By Cameron Rasmusson
Reader Staff
Idaho’s 6-percent grocery tax will remain in effect following an Idaho Supreme Court decision.
A battle between the Idaho legislative and executive branches ended in Gov. C.L. “Butch” Otter’s favor this week, with state supreme court justices ruling 4-1 that Otter’s veto of a grocery tax repeal was legal. It also overturned a nearly 40-year-old court precedent governing veto procedure.
The dispute centered around the 10-day window in which the governor must veto a bill once the Idaho Legislature has adjourned. A coalition of 30 lawmakers argued that under a plain reading of the state constitution, that time limit started from the Legislature’s adjournment, making Otter’s veto of the grocery tax repeal illegal. Otter and Attorney General Lawrence Wasden, meanwhile, maintained that the time limit started from the moment the bill reached the governor’s desk, a legal definition established in the 1978 Idaho Supreme Court case Cenarrusa v. Andrus.
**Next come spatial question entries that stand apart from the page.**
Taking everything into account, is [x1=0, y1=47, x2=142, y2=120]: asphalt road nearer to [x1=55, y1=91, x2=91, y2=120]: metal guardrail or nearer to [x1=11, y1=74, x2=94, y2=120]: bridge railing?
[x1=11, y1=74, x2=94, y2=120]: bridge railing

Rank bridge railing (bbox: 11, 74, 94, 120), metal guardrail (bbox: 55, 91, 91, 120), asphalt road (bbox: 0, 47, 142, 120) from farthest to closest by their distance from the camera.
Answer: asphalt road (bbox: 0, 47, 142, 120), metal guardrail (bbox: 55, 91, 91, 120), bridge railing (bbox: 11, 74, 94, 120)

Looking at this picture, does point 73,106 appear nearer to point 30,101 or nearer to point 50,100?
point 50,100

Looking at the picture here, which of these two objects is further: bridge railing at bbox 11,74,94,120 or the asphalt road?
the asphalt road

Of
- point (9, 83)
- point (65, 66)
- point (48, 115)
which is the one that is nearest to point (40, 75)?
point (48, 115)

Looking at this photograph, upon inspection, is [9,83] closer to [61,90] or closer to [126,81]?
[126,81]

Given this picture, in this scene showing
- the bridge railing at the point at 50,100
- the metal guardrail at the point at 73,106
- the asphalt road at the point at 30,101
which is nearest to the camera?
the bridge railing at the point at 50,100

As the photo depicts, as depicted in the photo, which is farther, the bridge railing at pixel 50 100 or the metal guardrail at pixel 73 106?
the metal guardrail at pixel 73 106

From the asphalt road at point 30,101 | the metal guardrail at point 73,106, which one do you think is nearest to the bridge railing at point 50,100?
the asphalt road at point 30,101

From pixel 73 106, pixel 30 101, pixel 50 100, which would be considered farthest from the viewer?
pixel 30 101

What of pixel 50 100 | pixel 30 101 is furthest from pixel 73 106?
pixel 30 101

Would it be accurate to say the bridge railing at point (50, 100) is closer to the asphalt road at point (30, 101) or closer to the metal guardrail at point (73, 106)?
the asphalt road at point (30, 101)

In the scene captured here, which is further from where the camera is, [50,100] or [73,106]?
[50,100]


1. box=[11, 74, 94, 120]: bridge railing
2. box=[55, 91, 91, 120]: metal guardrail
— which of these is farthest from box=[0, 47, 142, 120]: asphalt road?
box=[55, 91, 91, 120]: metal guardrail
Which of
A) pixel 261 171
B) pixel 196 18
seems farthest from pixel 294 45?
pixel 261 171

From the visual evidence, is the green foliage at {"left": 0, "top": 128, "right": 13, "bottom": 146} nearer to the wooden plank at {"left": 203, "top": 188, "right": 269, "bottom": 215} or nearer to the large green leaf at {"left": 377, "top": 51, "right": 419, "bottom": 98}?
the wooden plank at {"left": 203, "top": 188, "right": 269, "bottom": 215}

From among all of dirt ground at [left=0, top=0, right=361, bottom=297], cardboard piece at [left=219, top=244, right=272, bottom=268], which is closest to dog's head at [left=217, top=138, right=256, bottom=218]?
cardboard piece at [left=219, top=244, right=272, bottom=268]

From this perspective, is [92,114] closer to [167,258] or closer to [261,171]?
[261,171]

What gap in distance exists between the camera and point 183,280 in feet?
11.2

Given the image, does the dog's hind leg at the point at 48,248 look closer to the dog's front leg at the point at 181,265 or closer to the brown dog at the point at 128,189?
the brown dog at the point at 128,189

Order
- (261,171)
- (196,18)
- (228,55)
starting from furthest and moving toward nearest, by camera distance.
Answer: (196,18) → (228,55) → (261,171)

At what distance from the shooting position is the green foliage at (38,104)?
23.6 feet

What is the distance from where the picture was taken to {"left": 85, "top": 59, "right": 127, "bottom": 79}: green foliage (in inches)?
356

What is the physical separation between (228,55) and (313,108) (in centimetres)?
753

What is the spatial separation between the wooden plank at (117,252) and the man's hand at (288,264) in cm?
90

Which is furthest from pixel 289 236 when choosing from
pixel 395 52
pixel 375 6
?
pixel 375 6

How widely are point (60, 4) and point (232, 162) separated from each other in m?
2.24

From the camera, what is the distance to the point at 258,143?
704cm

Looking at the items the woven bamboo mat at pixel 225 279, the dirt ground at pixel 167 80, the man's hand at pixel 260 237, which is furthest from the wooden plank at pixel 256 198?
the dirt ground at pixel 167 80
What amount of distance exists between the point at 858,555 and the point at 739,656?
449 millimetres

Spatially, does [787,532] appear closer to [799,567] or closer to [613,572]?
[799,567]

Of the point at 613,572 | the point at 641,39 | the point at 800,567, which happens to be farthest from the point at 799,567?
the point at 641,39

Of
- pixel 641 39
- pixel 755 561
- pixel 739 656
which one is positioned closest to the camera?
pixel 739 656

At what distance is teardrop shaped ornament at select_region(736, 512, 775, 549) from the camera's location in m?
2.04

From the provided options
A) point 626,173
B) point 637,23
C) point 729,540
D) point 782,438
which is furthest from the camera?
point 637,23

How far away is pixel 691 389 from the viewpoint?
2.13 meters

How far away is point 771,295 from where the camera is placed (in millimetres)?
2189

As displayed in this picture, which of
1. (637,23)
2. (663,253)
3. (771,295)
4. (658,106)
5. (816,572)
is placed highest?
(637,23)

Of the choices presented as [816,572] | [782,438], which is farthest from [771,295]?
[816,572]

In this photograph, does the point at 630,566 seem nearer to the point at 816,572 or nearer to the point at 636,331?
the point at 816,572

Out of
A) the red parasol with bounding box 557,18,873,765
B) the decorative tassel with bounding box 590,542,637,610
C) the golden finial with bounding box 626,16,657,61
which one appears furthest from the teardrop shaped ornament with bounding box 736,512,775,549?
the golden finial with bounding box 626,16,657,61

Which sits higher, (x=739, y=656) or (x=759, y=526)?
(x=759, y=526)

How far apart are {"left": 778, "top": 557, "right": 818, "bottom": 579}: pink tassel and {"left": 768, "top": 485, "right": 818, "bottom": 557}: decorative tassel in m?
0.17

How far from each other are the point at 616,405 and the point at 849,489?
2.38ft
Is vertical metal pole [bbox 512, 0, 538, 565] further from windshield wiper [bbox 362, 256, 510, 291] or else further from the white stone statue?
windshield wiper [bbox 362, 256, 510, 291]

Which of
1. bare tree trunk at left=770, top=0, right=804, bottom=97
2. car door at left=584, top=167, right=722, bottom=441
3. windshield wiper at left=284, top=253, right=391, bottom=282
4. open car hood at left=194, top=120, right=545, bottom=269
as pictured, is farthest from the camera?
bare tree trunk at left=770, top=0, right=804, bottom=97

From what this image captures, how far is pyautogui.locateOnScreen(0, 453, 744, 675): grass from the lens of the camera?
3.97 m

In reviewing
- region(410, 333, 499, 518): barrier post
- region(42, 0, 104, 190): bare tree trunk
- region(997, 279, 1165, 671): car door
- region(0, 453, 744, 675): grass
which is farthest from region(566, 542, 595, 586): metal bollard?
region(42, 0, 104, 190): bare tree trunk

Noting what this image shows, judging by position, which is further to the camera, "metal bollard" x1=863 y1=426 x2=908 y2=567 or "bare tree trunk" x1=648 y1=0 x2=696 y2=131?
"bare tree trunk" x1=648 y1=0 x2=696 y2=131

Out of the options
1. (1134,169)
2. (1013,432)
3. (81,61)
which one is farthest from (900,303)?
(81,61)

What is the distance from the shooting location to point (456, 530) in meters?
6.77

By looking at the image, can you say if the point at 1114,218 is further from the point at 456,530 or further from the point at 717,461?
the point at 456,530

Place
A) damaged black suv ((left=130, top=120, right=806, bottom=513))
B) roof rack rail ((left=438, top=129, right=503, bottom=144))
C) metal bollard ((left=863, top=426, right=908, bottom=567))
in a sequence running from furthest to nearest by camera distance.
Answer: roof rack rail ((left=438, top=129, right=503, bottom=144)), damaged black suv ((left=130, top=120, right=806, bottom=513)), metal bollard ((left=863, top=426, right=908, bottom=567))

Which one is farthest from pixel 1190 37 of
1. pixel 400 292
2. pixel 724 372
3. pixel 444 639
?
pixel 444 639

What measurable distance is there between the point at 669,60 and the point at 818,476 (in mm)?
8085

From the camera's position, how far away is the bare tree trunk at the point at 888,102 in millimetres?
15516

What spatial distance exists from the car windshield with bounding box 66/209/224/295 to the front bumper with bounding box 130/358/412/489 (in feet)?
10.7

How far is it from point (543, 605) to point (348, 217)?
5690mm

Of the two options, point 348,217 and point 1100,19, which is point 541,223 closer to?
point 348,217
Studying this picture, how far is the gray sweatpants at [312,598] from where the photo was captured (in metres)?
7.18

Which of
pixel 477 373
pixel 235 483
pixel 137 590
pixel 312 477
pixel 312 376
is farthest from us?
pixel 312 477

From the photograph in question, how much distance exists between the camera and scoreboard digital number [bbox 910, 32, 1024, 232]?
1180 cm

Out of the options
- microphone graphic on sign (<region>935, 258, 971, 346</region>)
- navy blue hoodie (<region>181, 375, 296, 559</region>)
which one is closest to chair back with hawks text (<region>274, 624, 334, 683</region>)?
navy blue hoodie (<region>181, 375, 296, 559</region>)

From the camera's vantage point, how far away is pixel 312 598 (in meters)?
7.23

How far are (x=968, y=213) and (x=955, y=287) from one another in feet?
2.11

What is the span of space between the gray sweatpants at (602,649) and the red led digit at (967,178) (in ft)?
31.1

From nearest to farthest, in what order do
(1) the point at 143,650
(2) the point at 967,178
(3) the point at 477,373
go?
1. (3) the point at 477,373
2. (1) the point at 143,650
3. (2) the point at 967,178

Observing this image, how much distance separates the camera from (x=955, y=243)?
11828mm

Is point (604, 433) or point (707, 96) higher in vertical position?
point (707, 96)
The upshot of the new ruling is that the Idaho Legislature must submit all legislation to the governor before it adjourns. It also upholds Otter’s veto of the grocery tax repeal. However, as Betsy Russell of the Spokesman-Review observes, lawmakers could opt to pass another grocery tax repeal during the 2018 legislative session, this time overriding the veto with two-thirds support.
Either way, the decision buys time for Sandpoint city officials, who worried that a repeal of the grocery tax would deal a serious blow to local option tax revenue. According to City Administrator Jennifer Stapleton, the tax, which funds the construction of the new Memorial Field grandstands, is tied to the state sales tax and generates about a third of its revenue from grocery sales.